Do you have to be a leader to judge the effectiveness of other leaders? At least one general in the U.S. Army thinks so. Yesterday's Wall Street Journal had a compelling front-page article by Greg Jaffe on a growing rift among Army officers over the military's Iraq strategy. Jaffe's article focuses on the controversy surrounding Lt. Col. Paul Yingling, whose "blistering critique of the Army brass, 'A Failure in Generalship,' [was] published last month in Armed Forces Journal."
Yingling's article has provoked intense discussion throughout the military, and Jaffe reports that Maj. Gen. Jeff Hammond, commanding general of the 4th Infantry Division at Fort Hood (where Yingling is based with the 3rd Armored Cavalry Regiment) recently gathered all 200 of the captains on base to refute Yingling's critique. Jaffe writes,
[Gen. Hammond] told the young captains that Col. Yingling wasn't competent to judge generals because he had never been one. "He has never worn the shoes of a general," Gen. Hammond recalls saying. The captains' reactions highlighted the growing gap between some junior officers and the generals. "If we are not qualified to judge, who is?" says one Iraq veteran who was at the meeting.

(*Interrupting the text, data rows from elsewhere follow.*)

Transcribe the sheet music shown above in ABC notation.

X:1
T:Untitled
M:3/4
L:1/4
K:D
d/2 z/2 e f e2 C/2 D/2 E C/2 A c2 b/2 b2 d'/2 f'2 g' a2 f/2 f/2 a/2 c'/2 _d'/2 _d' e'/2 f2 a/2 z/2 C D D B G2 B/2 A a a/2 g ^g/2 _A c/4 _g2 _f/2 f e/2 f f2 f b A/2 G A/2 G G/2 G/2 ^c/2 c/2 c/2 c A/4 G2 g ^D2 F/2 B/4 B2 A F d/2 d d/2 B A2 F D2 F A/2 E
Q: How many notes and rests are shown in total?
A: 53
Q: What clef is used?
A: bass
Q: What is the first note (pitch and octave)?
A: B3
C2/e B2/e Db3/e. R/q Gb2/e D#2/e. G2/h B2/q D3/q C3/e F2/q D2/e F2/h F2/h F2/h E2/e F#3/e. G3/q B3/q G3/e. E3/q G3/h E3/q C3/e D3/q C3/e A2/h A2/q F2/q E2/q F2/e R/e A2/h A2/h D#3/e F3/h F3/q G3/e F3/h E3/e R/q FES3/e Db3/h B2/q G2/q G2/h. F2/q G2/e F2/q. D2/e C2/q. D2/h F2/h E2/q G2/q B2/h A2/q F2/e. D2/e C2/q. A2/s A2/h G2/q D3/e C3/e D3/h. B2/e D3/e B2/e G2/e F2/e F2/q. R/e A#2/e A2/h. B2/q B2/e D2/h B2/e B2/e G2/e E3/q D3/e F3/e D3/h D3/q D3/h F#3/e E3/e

I don't know whether Hammond's comments reflect official policy, but to the extent that they accurately reflect the military's organizational culture, I find them dismaying. It's unacceptable for any organization today, let alone one with as vital a mission as the U.S. Army, to restrict feedback on leaders' effectiveness to their colleagues. To paraphrase the captain in Gen. Hammond's audience, if subordinates aren't qualified to judge leaders, who is? It's worth noting that as of this writing the Wikipedia entry for 360-degree feedback indicates that the practice was initially employed by the U.S. military in the 1940s.